DecMem: 分離メモリを用いた分単位の一貫性のある世界生成に向けて

要旨

近年、動画生成モデルの進歩により、制御可能な世界モデルの急速な発展が促進されている。しかし、長期的な推論の下で細粒度の時空間一貫性を維持することは依然として主要な課題である。本研究では、明示的な3D記憶や粗いフレームレベルの暗黙的モデリングを超え、一貫した世界生成のための細粒度で学習可能かつスケーラブルな記憶を提案する。まず、ナイーブな学習可能記憶アーキテクチャが長期的な外挿において抱える2つの基本的制約、すなわち計算非効率性と注意分散を特定する。注意分散の体系的分析を通じて、我々はDecMemを提案する。これは、効率的な細粒度アクセスによるグローバルな履歴へのアクセスを実現するスパースグローバルメモリと、安定かつ高品質な外挿を実現するアンカードローカルメモリを採用した、分離型記憶アーキテクチャである。大規模な実験により、DecMemが現在の最先端手法を大幅に上回る性能を示すことが実証された。正確かつ効率的な長期記憶を保証し、優れた外挿能力を達成することで、DecMemは高忠実度と一貫性を備えた分単位の制御可能な長時間動画生成を可能にする。

English

Recent advances in video generative models have promoted rapid progress in controllable world models.

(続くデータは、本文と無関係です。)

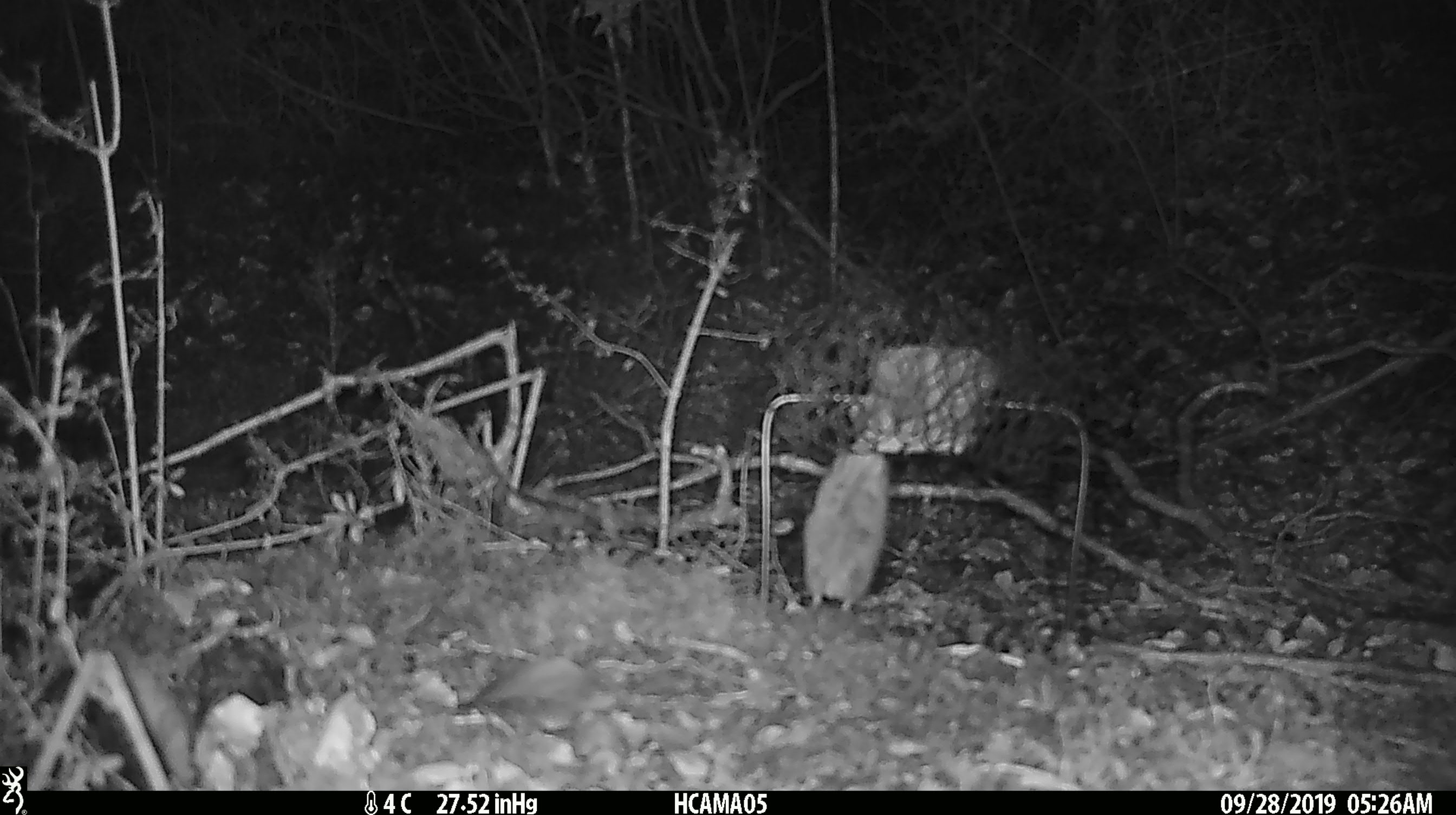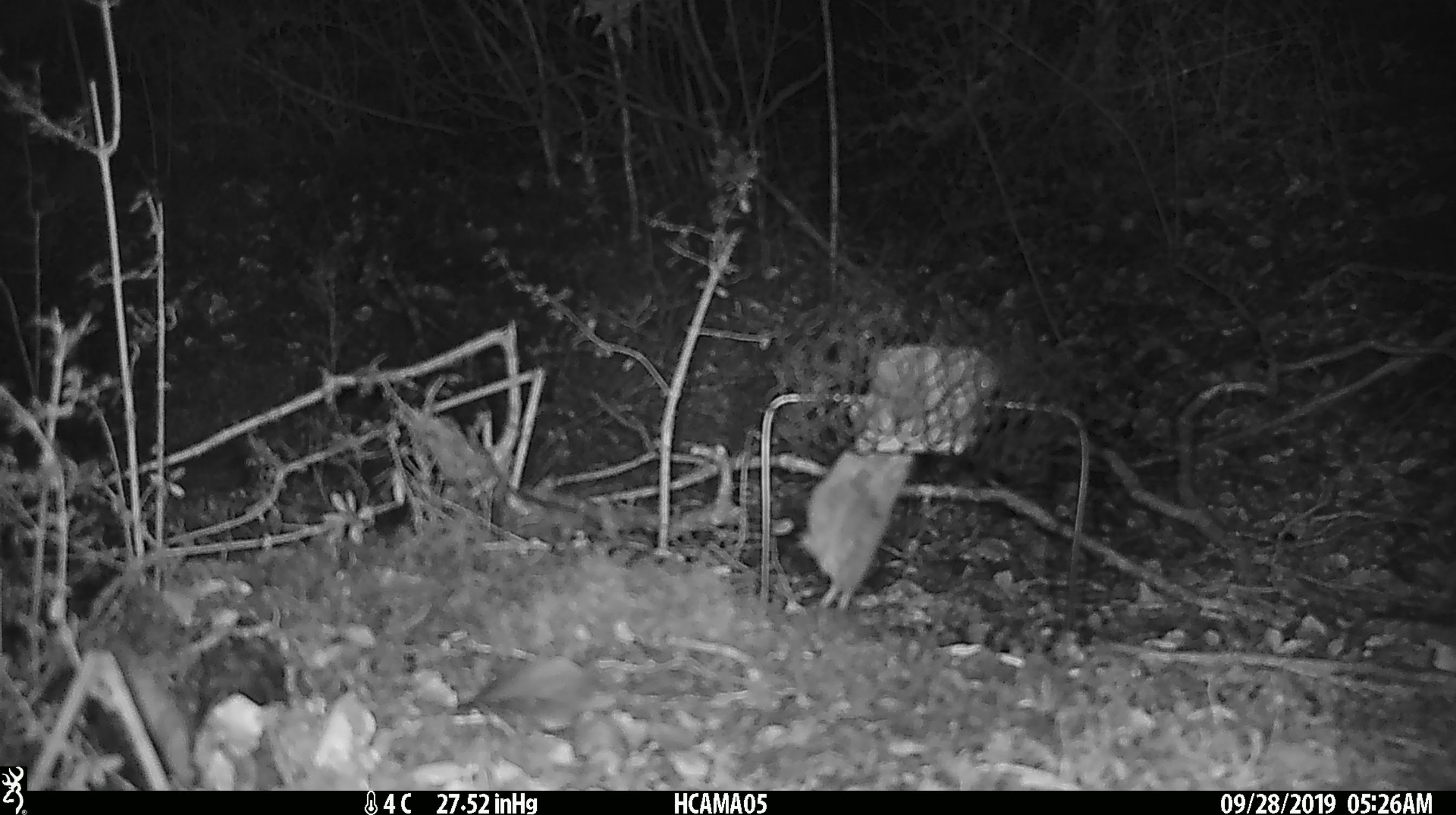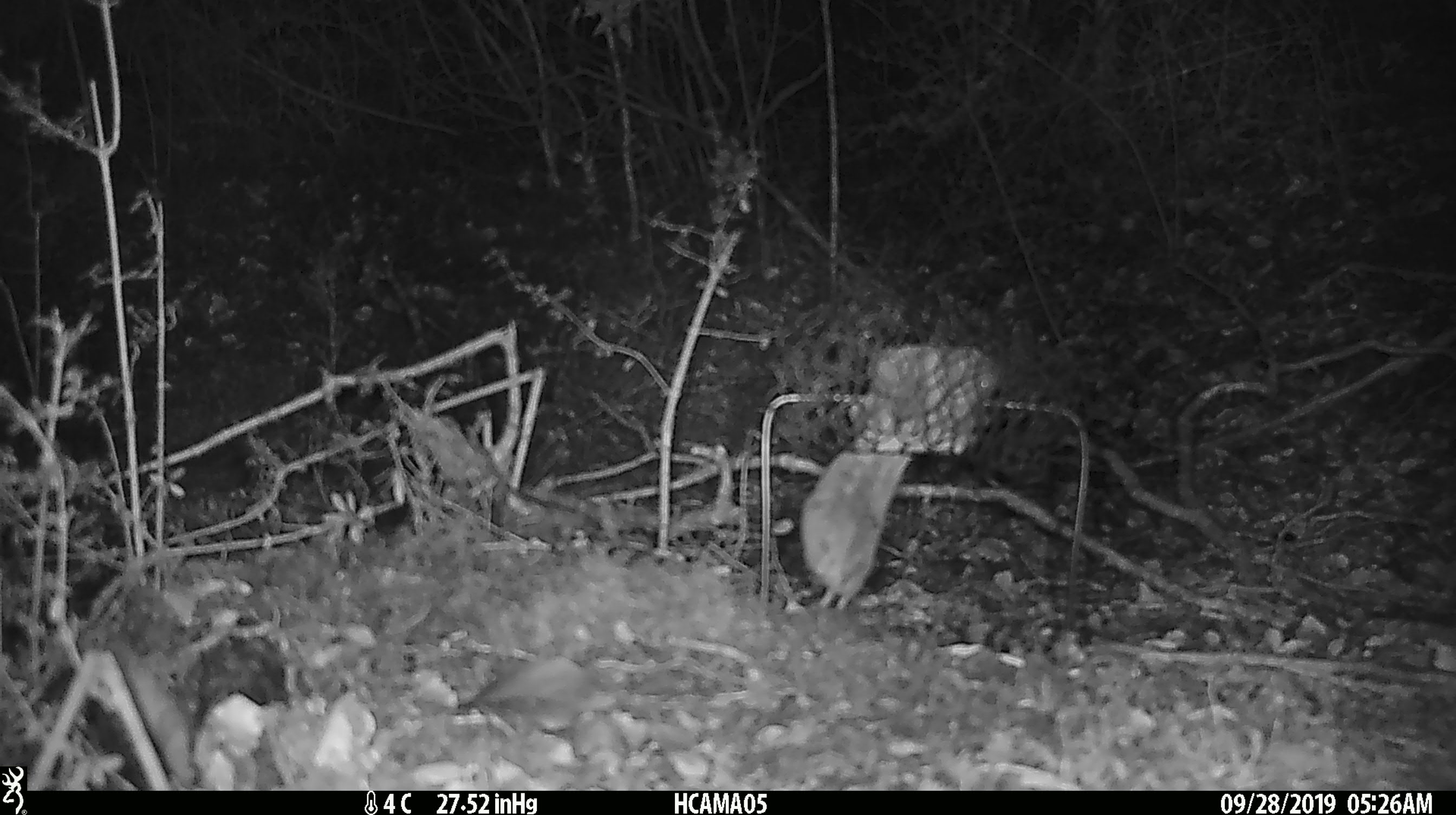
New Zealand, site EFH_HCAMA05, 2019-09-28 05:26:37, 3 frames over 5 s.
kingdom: Animalia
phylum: Chordata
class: Mammalia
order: Rodentia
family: Muridae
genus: Mus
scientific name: Mus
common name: mouse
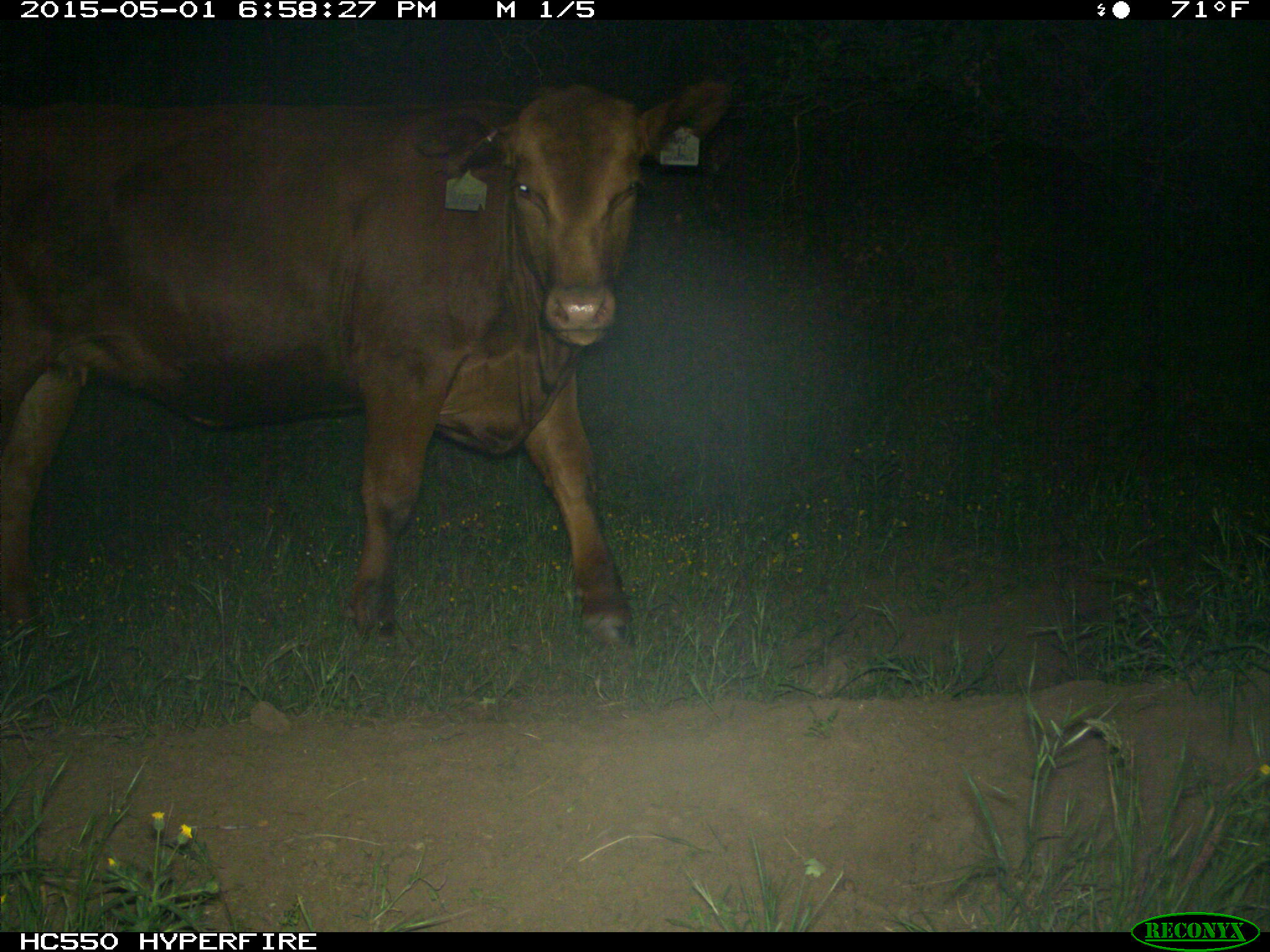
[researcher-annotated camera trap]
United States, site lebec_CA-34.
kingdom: Animalia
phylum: Chordata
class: Mammalia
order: Artiodactyla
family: Bovidae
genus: Bos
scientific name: Bos taurus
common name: domestic cow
Bos taurus (domestic cow).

However, maintaining fine-grained spatio-temporal consistency under long-horizon reasoning remains a key challenge. In this work, we move beyond explicit 3D memory and coarse frame-level implicit modeling, and propose a fine-grained, learnable, and scalable memory for consistent world generation. We first identify two fundamental limitations of naïve learnable memory architectures in long-horizon extrapolation, namely computational inefficiency and attention dispersion. Through a systematic analysis of attention dispersion, we propose DecMem, a decoupled memory architecture that employs Sparse Global Memory for efficient fine-grained access to global history and Anchored Local Memory for stable and high-quality extrapolation. Extensive experiments demonstrate that DecMem significantly outperforms current state-of-the-art methods. By ensuring precise and efficient long-term memory and achieving superior extrapolation capabilities, DecMem enables minute-level controllable long video generation with high fidelity and consistency.